INSTRUCTIONS:
a – Translate this sentence from the page about the KACS Media Scholarship into Spanish: "Korean Australian Community Support Incorporation (KACS) is a non-profit organisation founded in 2014 with the support of the Korean Consulate in Sydney and the Korea Foundation."
b – According to the page about the KACS Media Scholarship, how long is the scholarship?
c – Carry on writing the page about the KACS Media Scholarship, starting after its final sentence.

Get a glimpse inside South Korean newsrooms with the KACS media scholarship

As 2019 draws to a close, it’s a good time to look ahead and read-up on opportunities for Australia-Korea engagement that await in 2020. If you are currently studying Media or Journalism in an Australian university and have an interest in Korea, the KACS Media Scholarship is definitely something to have on your radar!

Interested in non-Media specific opportunities? Make sure to check out the Study section of our website for detailed overviews of various programs and scholarship options, particularly when it comes to Korean Language Programs and Postgraduate Study.

About the KACS’s Media Scholarship

Korean Australian Community Support Incorporation (KACS) is a non-profit organisation founded in 2014 with the support of the Korean Consulate in Sydney and the Korea Foundation. One of KACS’​ landmark initiatives is to provide those who study journalism or media at Australian universities with scholarships to visit Korea and learn more about the country’s history, cultural landscape and media industry. The 10-day scholarship promotes academic and cultural exchange between Korea and the rest of the world, with a goal of deepening future engagement between the Australian media and Korea. More broadly, the scholarship aims to contextualise the Australian experience and generate a long-lasting interest in international affairs by exposing young journalists to different media systems.

INFORMATION PROVIDED:

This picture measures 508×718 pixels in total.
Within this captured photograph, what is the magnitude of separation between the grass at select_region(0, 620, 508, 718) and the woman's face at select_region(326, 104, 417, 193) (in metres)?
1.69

WRITTEN ANSWERS:
a – Korean Australian Community Support Incorporation (KACS) es una organización sin fines de lucro fundada en 2014 con el apoyo del Consulado de Corea en Sídney y de la Korea Foundation.

b – 10 days.

c –
We sat down with one of the scholarship’s first recipients, and the Co-President of KACS, Elliott Brennan, to chat about his experiences and gain some insight into the program.

What drew you to apply for the program? Did it meet your expectations?

I had worked previously at the Korea Herald, an English-language paper, which gave me a good insight into the expat community in the country as well as those Koreans wanting to hone their English, but I really wanted to gain a sense of the broader media environment in South Korea. The program was excellent for this and so much more.

In a jam-packed week we had meetings with important people across the media, business and even high-level government sectors. The access was incredible. Everyone was happy to meet with us and talk candidly about their country. Somehow our wonderful guides even managed to fit in tourist activities!

How did your perception of Korea change after the program? Were there any most memorable culture shock movements that stood out?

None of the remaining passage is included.